» STATED TASK: Rewrite the data below with "brake lever" swapped for "hand brake" wherever it occurs, keeping everything else unchanged. Leave the pictures out.

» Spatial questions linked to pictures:
****

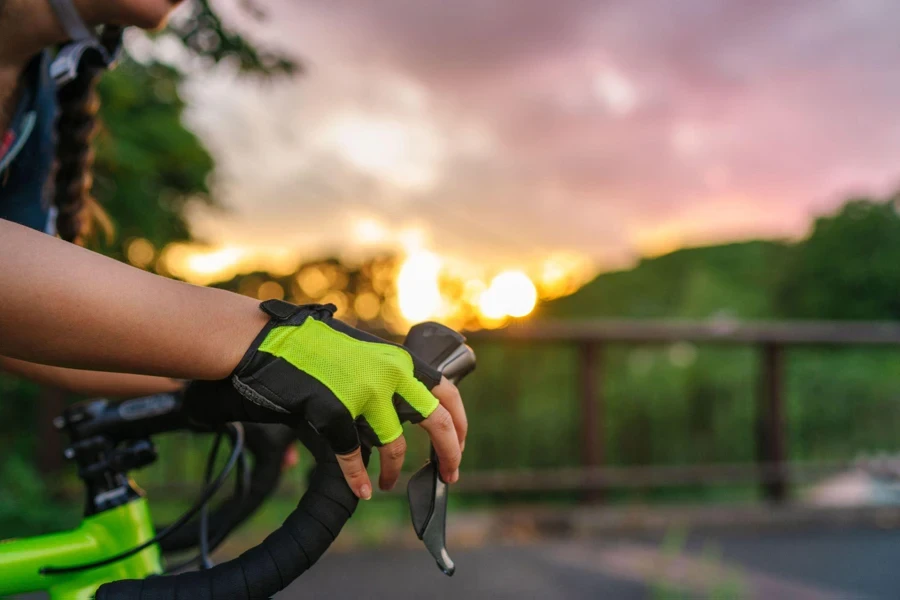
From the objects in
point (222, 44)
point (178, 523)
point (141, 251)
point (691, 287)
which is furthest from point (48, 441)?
point (691, 287)

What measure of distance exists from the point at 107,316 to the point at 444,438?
15.3 inches

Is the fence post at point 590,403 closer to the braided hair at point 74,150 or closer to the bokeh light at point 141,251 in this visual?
the bokeh light at point 141,251

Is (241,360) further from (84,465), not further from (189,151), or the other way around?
(189,151)

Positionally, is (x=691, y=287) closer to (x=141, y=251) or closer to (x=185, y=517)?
(x=141, y=251)

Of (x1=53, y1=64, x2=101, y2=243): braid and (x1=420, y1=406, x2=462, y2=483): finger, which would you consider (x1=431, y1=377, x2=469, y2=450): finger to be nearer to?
(x1=420, y1=406, x2=462, y2=483): finger

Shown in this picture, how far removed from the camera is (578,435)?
5441mm

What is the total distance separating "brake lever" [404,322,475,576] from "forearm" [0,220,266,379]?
0.74ft

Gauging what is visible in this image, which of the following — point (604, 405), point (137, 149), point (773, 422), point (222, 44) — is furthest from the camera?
point (604, 405)

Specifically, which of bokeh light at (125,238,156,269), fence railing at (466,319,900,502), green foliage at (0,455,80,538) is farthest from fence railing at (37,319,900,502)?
bokeh light at (125,238,156,269)

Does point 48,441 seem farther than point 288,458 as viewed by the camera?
Yes

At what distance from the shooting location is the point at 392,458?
0.84m

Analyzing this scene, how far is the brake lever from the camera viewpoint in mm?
833

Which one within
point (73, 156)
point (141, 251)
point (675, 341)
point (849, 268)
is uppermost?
point (141, 251)

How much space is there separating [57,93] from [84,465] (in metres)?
0.69
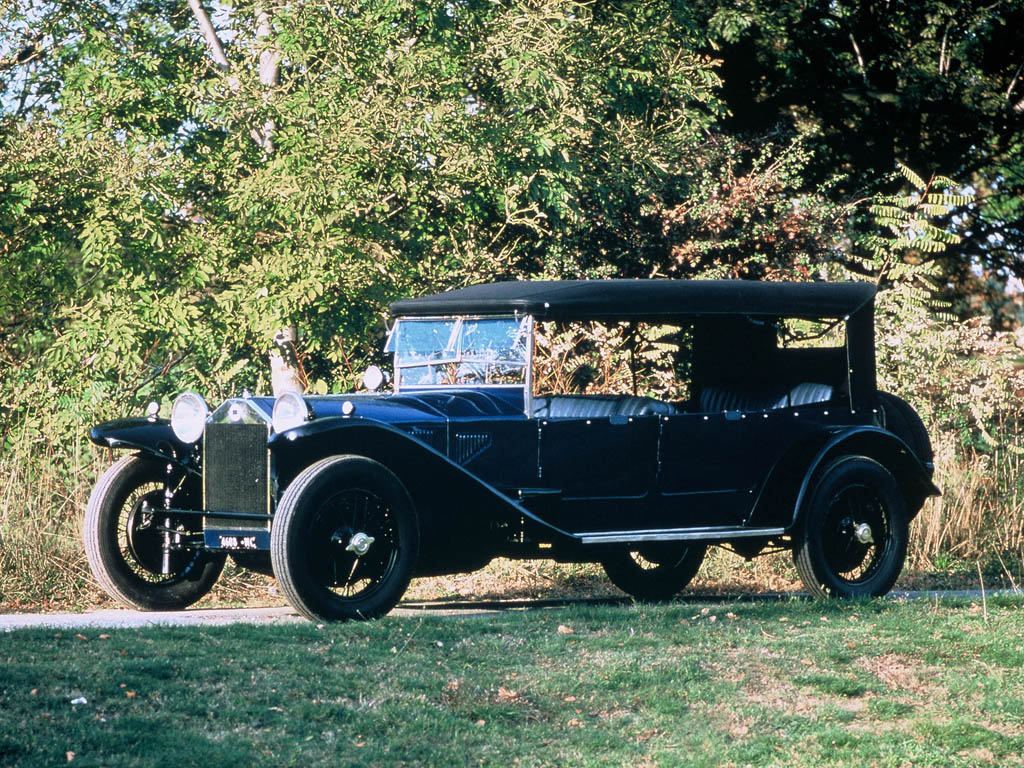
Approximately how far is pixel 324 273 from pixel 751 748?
718 cm

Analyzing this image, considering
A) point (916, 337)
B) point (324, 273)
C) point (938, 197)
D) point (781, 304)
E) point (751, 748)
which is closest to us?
point (751, 748)

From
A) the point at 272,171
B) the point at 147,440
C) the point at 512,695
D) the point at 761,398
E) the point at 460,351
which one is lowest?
the point at 512,695

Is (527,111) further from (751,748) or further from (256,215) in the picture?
(751,748)

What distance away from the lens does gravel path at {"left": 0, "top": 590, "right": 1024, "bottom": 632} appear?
822 centimetres

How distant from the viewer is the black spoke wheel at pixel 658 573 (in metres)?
10.7

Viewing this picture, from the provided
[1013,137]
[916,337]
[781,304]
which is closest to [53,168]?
[781,304]

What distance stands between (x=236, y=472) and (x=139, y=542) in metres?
1.02

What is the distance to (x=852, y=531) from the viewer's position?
980 cm

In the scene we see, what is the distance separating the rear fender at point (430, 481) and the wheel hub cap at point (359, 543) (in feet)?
1.65

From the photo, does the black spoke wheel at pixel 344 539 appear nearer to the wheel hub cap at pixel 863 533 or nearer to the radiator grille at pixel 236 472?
the radiator grille at pixel 236 472

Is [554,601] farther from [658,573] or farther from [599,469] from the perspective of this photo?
[599,469]

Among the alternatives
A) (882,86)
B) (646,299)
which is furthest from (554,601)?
(882,86)

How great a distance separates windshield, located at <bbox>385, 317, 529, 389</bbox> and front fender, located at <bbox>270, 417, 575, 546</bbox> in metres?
0.88

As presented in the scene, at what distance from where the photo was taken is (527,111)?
14.0m
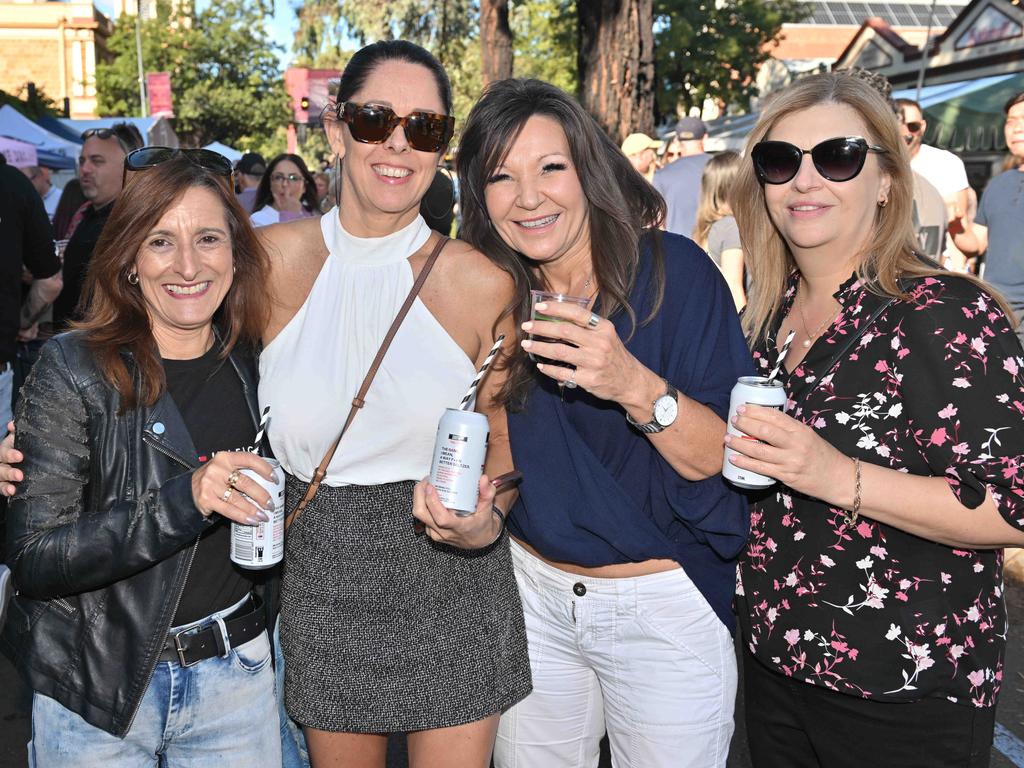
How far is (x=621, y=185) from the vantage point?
8.35ft

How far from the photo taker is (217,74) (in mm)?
47906

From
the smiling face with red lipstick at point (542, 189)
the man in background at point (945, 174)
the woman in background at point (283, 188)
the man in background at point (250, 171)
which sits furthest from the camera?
the man in background at point (250, 171)

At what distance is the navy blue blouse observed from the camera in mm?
2293

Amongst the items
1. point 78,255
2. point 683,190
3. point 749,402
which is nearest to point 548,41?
point 683,190

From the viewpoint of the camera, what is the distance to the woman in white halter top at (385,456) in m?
2.42

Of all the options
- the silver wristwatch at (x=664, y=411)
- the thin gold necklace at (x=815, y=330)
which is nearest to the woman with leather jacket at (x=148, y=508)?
the silver wristwatch at (x=664, y=411)

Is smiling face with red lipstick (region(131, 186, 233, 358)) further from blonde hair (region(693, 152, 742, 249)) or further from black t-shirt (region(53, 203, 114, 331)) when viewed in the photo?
blonde hair (region(693, 152, 742, 249))

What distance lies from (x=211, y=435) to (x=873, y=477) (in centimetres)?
165

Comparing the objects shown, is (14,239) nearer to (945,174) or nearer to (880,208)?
(880,208)

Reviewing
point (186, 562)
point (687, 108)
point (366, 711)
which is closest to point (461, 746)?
point (366, 711)

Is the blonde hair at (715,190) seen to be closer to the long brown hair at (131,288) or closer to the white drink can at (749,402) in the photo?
the white drink can at (749,402)

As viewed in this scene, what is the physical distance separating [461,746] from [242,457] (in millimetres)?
1046

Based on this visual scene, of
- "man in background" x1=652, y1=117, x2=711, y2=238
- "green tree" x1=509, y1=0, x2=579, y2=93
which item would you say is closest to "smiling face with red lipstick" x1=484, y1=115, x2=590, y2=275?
"man in background" x1=652, y1=117, x2=711, y2=238

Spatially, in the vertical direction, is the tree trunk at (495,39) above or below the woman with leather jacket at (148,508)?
above
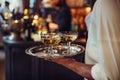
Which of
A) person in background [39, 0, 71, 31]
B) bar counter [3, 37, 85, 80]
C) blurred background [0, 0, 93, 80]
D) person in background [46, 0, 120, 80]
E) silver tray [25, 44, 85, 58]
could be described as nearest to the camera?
person in background [46, 0, 120, 80]

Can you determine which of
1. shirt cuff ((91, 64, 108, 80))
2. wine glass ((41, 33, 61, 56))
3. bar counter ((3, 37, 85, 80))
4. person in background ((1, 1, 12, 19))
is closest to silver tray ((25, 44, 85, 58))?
wine glass ((41, 33, 61, 56))

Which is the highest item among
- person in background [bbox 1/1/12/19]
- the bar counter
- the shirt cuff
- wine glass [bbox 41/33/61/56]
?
person in background [bbox 1/1/12/19]

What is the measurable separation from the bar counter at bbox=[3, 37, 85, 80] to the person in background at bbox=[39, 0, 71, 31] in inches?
10.3

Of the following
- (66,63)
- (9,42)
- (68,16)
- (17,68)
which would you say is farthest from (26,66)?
(66,63)

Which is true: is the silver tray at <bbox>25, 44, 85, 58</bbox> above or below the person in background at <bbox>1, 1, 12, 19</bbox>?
below

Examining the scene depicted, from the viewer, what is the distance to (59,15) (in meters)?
1.96

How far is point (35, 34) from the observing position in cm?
173

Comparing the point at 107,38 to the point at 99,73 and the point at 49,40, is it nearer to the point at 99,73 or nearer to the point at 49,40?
the point at 99,73

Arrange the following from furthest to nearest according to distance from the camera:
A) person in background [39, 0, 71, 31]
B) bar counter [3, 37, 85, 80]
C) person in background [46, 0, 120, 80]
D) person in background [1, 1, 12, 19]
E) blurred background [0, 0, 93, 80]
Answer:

****

» RESULT:
From the objects in
point (222, 44)
point (178, 523)
point (141, 251)
point (691, 287)
which is furthest from point (48, 441)?
point (691, 287)

What measure of distance exists from the point at 107,316 to the point at 444,438?
15.3 inches

Is the fence post at point 590,403 closer to the braided hair at point 74,150 or closer to the bokeh light at point 141,251 in this visual?
the bokeh light at point 141,251

Is (241,360) further from (84,465), not further from (189,151), or the other way around?
(189,151)

Positionally, is (x=691, y=287) closer to (x=141, y=251) or closer to (x=185, y=517)?
(x=141, y=251)

Of (x1=53, y1=64, x2=101, y2=243): braid and (x1=420, y1=406, x2=462, y2=483): finger, which would you consider (x1=431, y1=377, x2=469, y2=450): finger to be nearer to?
(x1=420, y1=406, x2=462, y2=483): finger

Shown in this picture, how far removed from the camera is (578,435)?
5441mm

What is the total distance separating "hand brake" [404,322,475,576] from "forearm" [0,220,266,379]?
0.74ft

Gauging what is visible in this image, which of the following — point (604, 405), point (137, 149), point (773, 422), point (222, 44) — is furthest from the camera?
point (604, 405)

Specifically, which of bokeh light at (125,238,156,269), fence railing at (466,319,900,502), green foliage at (0,455,80,538) is farthest from fence railing at (37,319,900,502)?
bokeh light at (125,238,156,269)

Does point 48,441 seem farther than point 288,458 as viewed by the camera?
Yes

At what distance from the shooting location is the point at 392,458?
0.84m

Analyzing this scene, how far is the hand brake from the camera viewpoint in mm?
833

Which one within
point (73, 156)
point (141, 251)
point (675, 341)
point (849, 268)
is uppermost?
point (141, 251)

How much space is there separating [57,93] from [84,465] (in metres)?
0.69
Approximately how far is pixel 324 273 from pixel 751 748?
718 cm

Analyzing this image, considering
A) point (916, 337)
B) point (324, 273)
C) point (938, 197)
D) point (781, 304)
E) point (751, 748)
which is closest to us?
point (751, 748)

From
A) the point at 272,171
B) the point at 147,440
C) the point at 512,695
D) the point at 761,398
E) the point at 460,351
which one is lowest?
the point at 512,695

Is (527,111) further from (751,748) or further from (256,215) in the picture?
(751,748)

What distance away from the lens does gravel path at {"left": 0, "top": 590, "right": 1024, "bottom": 632} appear?
822 centimetres

How distant from the viewer is the black spoke wheel at pixel 658 573 (in metres)?
10.7

Viewing this picture, from the provided
[1013,137]
[916,337]
[781,304]
which is closest to [53,168]?
[781,304]

What distance stands between (x=236, y=472) and (x=139, y=542) in metres?
1.02

What is the distance to (x=852, y=531) from the viewer's position?
980 cm

In the scene we see, what is the distance separating the rear fender at point (430, 481) and the wheel hub cap at point (359, 543) (in feet)?
1.65

From the photo, does the black spoke wheel at pixel 344 539 appear nearer to the wheel hub cap at pixel 863 533 or nearer to the radiator grille at pixel 236 472?
the radiator grille at pixel 236 472

Is [554,601] farther from [658,573] or farther from [599,469] from the perspective of this photo?
[599,469]

Among the alternatives
A) (882,86)
B) (646,299)
which is furthest from (554,601)?
(882,86)

How great a distance separates windshield, located at <bbox>385, 317, 529, 389</bbox> and front fender, located at <bbox>270, 417, 575, 546</bbox> in metres?
0.88

As presented in the scene, at what distance from where the photo was taken is (527,111)?
14.0m
How far is (x=621, y=185) from the vantage point?
8.35ft

How far from the photo taker is (217,74) (in mm)?
47906

From
the smiling face with red lipstick at point (542, 189)
the man in background at point (945, 174)
the woman in background at point (283, 188)
the man in background at point (250, 171)
which sits furthest from the camera?
the man in background at point (250, 171)

At what distance is the navy blue blouse observed from the camera in mm?
2293

Amongst the items
1. point 78,255
2. point 683,190
3. point 749,402
which is nearest to point 548,41?
point 683,190

From the viewpoint of the camera, what is the distance to the woman in white halter top at (385,456) in m?
2.42

Of all the options
- the silver wristwatch at (x=664, y=411)
- the thin gold necklace at (x=815, y=330)
which is nearest to the woman with leather jacket at (x=148, y=508)?
the silver wristwatch at (x=664, y=411)

Is smiling face with red lipstick (region(131, 186, 233, 358)) further from blonde hair (region(693, 152, 742, 249)) or further from black t-shirt (region(53, 203, 114, 331)) when viewed in the photo?
blonde hair (region(693, 152, 742, 249))

What distance lies from (x=211, y=435) to (x=873, y=477) (in centimetres)?
165

Comparing the objects shown, is (14,239) nearer to (945,174) or nearer to (880,208)?
(880,208)

Reviewing
point (186, 562)
point (687, 108)
point (366, 711)
which is closest to point (461, 746)?
point (366, 711)

Is the blonde hair at (715,190) seen to be closer to the long brown hair at (131,288) or closer to the white drink can at (749,402) in the photo?
the white drink can at (749,402)

As viewed in this scene, what is the physical distance separating [461,746] from [242,457] (in millimetres)?
1046

Based on this visual scene, of
- "man in background" x1=652, y1=117, x2=711, y2=238
- "green tree" x1=509, y1=0, x2=579, y2=93
which item would you say is closest to "smiling face with red lipstick" x1=484, y1=115, x2=590, y2=275?
"man in background" x1=652, y1=117, x2=711, y2=238

Spatially, in the vertical direction, is the tree trunk at (495,39) above or below the woman with leather jacket at (148,508)?
above
Which of
A) person in background [39, 0, 71, 31]
B) bar counter [3, 37, 85, 80]
C) blurred background [0, 0, 93, 80]
D) person in background [46, 0, 120, 80]
E) silver tray [25, 44, 85, 58]
could be described as nearest to the camera?
person in background [46, 0, 120, 80]

Can you determine which of
1. shirt cuff ((91, 64, 108, 80))
2. wine glass ((41, 33, 61, 56))
3. bar counter ((3, 37, 85, 80))
4. person in background ((1, 1, 12, 19))
is closest to silver tray ((25, 44, 85, 58))?
wine glass ((41, 33, 61, 56))

Which is the highest item among
- person in background [bbox 1/1/12/19]
- the bar counter
- the shirt cuff
- wine glass [bbox 41/33/61/56]
?
person in background [bbox 1/1/12/19]

What is the measurable separation from the bar counter at bbox=[3, 37, 85, 80] to the person in background at bbox=[39, 0, 71, 31] in inches?
10.3

Of the following
- (66,63)
- (9,42)
- (68,16)
- (17,68)
which would you say is farthest from (26,66)?
(66,63)

Which is true: is the silver tray at <bbox>25, 44, 85, 58</bbox> above or below the person in background at <bbox>1, 1, 12, 19</bbox>?
below

Examining the scene depicted, from the viewer, what is the distance to (59,15) (in meters)?
1.96

How far is point (35, 34) from the observing position in cm?
173

Comparing the point at 107,38 to the point at 99,73 and the point at 49,40, is it nearer to the point at 99,73 or nearer to the point at 49,40?
the point at 99,73

Arrange the following from furthest to nearest according to distance from the camera:
A) person in background [39, 0, 71, 31]
B) bar counter [3, 37, 85, 80]
C) person in background [46, 0, 120, 80]
D) person in background [1, 1, 12, 19]
E) blurred background [0, 0, 93, 80]
Answer:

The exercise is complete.